President Donald Trump arrives for an event in the Roosevelt Room of the White House in Washington, Tuesday, Feb. 27, 2018, about additional leadership in the White House Initiative on Historically Black Colleges and Universities (HBCU.) At left is Johnathan Holifield executive director of the White House Initiative on HBCUs. (AP Photo/Carolyn Kaster)

In the past few weeks, the White House and two of its officials: White House Staff Secretary Rob Porter and member of President Trump and his administration’s speechwriting team David Sorensen – have been under intense criticism for recently surfaced domestic abuse allegations.

In the week of Feb. 5 alone, both administration officials resigned. This brings attention to the matter of background checks, as it seems both officials had “ongoing background checks,” but their positions did not require security clearance. Security clearance enables individuals, most typically employees, to access secured or confidential information after undergoing an intense background check. The background checks should have uncovered these existing abuse allegations against Porter and Sorensen. In the White House’s defense, Porter, a top official, did not have “full security clearance,” and Sorensen’s job did not require it. Nevertheless, this brings to mind a crucial question regarding ethics and morals: Why isn’t our administration openly condemning these actions?

We live at the peak of the #MeToo and #TimesUp movement. We are ready to make those who have abused and oppressed other human beings accountable for their actions. Yet, here lies our current administration refusing to hold people accountable for actions of such a serious nature as domestic abuse. These officials hold a much more crucial role in American society than reality television stars and celebrities do, but are not being held accountable to the extent they should be. Instead, as always, Trump is taking the middle ground, where he seems to believe he won’t be seen as siding with either the victim or the accused – as was similarly observed when the Unite the Right Rally shook the nation last summer. Trump made the nonchalant assertion that “very fine people” were on both sides.
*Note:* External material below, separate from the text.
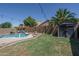 Beautiful backyard featuring a pool, a shed, a pergola, and green grass at 11832 W Electra Ln, Sun City, AZ 85373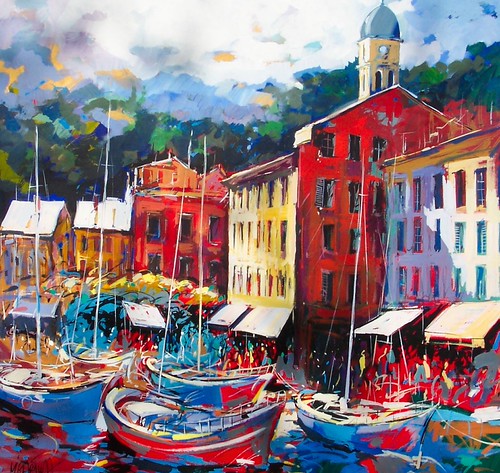 Colourful waterfront houses above boats in a harbour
His evident lack of open reproof was viewed as a weak move by many, including politics reporter Chris Cillizza, who dubbed it an “incredibly unpresidential statement.”.

In the same vein, Trump didn’t even come close to condemning the actions of Porter and Sorensen despite how the U.S. is finally creating platforms and movements to empower victims of sexual and domestic abuse to finally speak up.  Instead, White House Press Secretary Sarah Sanders said on his behalf that he and the current administration “take domestic violence very seriously and believe all allegations need to be investigated thoroughly.” Once again, there is no open condemnation on Trump’s behalf – like always, he is taking the middle ground where it is hard to tell if he has any clear stance on the issue.

So, with the White House and even our president not condemning the actions of men like Porter, what exactly can we expect for future scandals? The condolences and the apologies are endless, but there remains a pressing issue: It is unethical to have allowed individuals like Porter and Sorensen to hold such fundamental roles in our administration without a thorough background check and without being held accountable for their actions. A part of our society is beginning to grant awareness to these issues, but behavior and irresponsibility from our top politicians is perpetuating them and almost making them seem ok.